Guidelines for complex intervention development and evaluation reinforce the importance of conducting process evaluations to better understand why and how an intervention is achieving (or not) the expected outcomes ( 40 ). The RE-AIM framework was developed to understand how interventions are adopted, implemented, and sustained over time. Integrating iterative cycles of reflection and action throughout intervention implementation and maintenance also enables a timely evaluation of elements of the RE-AIM framework and the identification of gaps and opportunities to optimise the public health impact of interventions ( 41 ), however these measures were generally poorly reported on, limiting our understanding of real-world impact of interventions.

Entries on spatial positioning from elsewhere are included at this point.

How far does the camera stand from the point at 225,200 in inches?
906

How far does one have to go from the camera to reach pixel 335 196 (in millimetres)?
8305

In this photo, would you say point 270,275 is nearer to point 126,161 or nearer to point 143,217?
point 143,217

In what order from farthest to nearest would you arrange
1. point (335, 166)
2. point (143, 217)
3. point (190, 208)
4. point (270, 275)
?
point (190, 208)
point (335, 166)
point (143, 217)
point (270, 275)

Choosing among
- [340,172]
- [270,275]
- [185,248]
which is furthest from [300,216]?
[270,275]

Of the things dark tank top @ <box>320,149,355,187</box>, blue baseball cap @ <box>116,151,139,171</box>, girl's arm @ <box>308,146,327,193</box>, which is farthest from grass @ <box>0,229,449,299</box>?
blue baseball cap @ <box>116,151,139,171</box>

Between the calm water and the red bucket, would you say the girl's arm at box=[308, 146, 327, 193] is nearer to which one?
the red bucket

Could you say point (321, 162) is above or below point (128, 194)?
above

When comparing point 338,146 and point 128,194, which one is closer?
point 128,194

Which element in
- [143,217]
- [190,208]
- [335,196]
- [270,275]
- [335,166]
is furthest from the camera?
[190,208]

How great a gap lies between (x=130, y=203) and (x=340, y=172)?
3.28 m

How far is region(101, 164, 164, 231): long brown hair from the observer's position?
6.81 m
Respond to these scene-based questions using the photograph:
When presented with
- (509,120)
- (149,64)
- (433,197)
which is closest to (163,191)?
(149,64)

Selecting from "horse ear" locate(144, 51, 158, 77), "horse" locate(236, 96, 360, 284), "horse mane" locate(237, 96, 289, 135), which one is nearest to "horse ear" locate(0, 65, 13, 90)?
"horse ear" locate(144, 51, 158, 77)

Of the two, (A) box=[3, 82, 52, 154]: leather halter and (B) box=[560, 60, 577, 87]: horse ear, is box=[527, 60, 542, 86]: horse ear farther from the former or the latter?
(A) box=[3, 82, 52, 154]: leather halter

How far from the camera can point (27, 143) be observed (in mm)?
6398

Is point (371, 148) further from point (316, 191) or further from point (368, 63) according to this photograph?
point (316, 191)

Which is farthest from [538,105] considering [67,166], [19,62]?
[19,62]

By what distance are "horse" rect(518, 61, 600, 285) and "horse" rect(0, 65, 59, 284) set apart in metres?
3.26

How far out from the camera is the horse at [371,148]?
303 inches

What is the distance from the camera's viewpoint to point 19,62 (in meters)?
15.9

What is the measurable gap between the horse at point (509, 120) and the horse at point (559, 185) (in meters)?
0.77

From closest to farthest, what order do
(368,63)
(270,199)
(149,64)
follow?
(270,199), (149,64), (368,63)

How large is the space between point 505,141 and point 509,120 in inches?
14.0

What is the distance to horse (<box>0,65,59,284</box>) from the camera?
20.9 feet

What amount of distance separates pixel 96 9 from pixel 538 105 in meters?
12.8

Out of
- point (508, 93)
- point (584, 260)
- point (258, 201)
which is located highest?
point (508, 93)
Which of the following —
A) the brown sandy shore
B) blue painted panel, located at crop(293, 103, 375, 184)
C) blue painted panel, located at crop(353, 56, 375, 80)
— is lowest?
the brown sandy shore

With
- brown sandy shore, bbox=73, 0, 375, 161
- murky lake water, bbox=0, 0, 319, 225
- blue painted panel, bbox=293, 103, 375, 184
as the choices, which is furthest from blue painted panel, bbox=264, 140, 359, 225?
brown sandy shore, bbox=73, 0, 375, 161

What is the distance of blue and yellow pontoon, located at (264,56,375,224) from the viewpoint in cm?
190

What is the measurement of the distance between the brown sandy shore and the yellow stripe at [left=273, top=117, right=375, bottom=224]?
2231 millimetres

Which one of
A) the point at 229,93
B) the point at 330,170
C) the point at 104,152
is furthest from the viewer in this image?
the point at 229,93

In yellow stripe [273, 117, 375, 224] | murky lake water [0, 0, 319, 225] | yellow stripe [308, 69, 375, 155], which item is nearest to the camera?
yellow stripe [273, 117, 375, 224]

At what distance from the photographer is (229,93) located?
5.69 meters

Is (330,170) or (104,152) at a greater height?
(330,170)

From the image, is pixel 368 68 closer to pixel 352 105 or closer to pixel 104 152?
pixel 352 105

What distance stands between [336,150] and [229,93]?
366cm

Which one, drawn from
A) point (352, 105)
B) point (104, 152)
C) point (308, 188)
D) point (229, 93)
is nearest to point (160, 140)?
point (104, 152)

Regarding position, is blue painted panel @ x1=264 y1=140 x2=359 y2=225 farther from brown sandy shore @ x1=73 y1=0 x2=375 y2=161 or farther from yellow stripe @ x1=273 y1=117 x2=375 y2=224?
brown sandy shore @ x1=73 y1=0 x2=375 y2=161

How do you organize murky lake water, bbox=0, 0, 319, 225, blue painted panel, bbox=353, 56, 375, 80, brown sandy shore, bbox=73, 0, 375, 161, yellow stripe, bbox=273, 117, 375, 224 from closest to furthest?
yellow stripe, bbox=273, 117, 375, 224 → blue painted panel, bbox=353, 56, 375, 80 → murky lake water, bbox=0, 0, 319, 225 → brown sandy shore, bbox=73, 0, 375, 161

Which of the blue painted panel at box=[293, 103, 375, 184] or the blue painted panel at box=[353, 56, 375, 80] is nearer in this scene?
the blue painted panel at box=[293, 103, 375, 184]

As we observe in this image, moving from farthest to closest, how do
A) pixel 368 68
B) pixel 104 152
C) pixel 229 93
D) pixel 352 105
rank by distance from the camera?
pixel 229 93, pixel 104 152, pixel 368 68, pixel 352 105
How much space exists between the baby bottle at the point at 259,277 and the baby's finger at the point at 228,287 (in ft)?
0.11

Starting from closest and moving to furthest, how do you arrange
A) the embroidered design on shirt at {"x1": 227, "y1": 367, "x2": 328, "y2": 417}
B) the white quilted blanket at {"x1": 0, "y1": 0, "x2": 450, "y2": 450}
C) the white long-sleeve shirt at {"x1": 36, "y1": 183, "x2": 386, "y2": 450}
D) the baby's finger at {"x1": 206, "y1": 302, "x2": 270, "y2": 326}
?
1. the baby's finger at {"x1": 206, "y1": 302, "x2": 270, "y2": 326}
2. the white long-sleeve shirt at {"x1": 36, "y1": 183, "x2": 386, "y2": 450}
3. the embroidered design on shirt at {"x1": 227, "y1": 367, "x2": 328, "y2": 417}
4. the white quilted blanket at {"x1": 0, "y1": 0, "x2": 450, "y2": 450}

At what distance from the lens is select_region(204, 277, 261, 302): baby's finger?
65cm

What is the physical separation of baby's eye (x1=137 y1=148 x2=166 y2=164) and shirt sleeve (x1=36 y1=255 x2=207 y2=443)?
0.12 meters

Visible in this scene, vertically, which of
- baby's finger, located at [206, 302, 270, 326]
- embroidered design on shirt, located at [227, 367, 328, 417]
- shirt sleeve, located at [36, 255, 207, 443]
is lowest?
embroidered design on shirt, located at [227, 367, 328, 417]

Understanding representativeness in terms of cultural and socio-economic circumstances and characteristics is a key element of the RE-AIM framework as they contribute to health equity ( 42 ). Similarly, SEC may also influence adoption, implementation, effectiveness, and maintenance, which should be considerations for future studies. To achieve sustained improvement public health commissioners should seek to understand the ‘deep structures’ operating within a community, such as their values, perceptions, social relationships and contexts, by taking a culture-centred approach (CCA) ( 33 ). Alongside intersecting with the socioecological framework, this enforces community empowerment, a concept which Wallerstein et al. describe as directly corresponding with the notion of culture-centredness, and when combined, facilitate adaptiveness of the intervention, community agency, and sustained improvement in outcomes. All three of these principles are crucial to achieving health equity.

Strengths and limitations

This rigorously conducted scoping review identified a gap in the literature, and aligned with well recognised review standards ( 18 , 20 , 21 ). Our review systematically and comprehensively extracted papers and mapped the relevant evidence, discovered consistent findings and incorporated the RE-AIM framework to understand dimensions of equity when evaluating research processes and outcomes ( 31 , 43 , 44 ). Limitations include a relatively small number of studies with heterogenous methods and outcomes and limited follow up periods to explore sustainability. Additionally, scoped studies predominantly targeted African-American women and were all carried out in the United States, making it challenging to draw conclusions about the effectiveness and potential of salon-based health promotion interventions across the multi-ethnic spectrum for women globally.

Future directions

Future interventions could be strengthened by underpinning of theoretical or conceptual frameworks, which may facilitate the delivery of key health messages which closely resonate with the manner in which the targeted community perceive their own health and health risks; this is in following from evidence which indicates that interventions applying a theoretical basis deliver a greater degree of success.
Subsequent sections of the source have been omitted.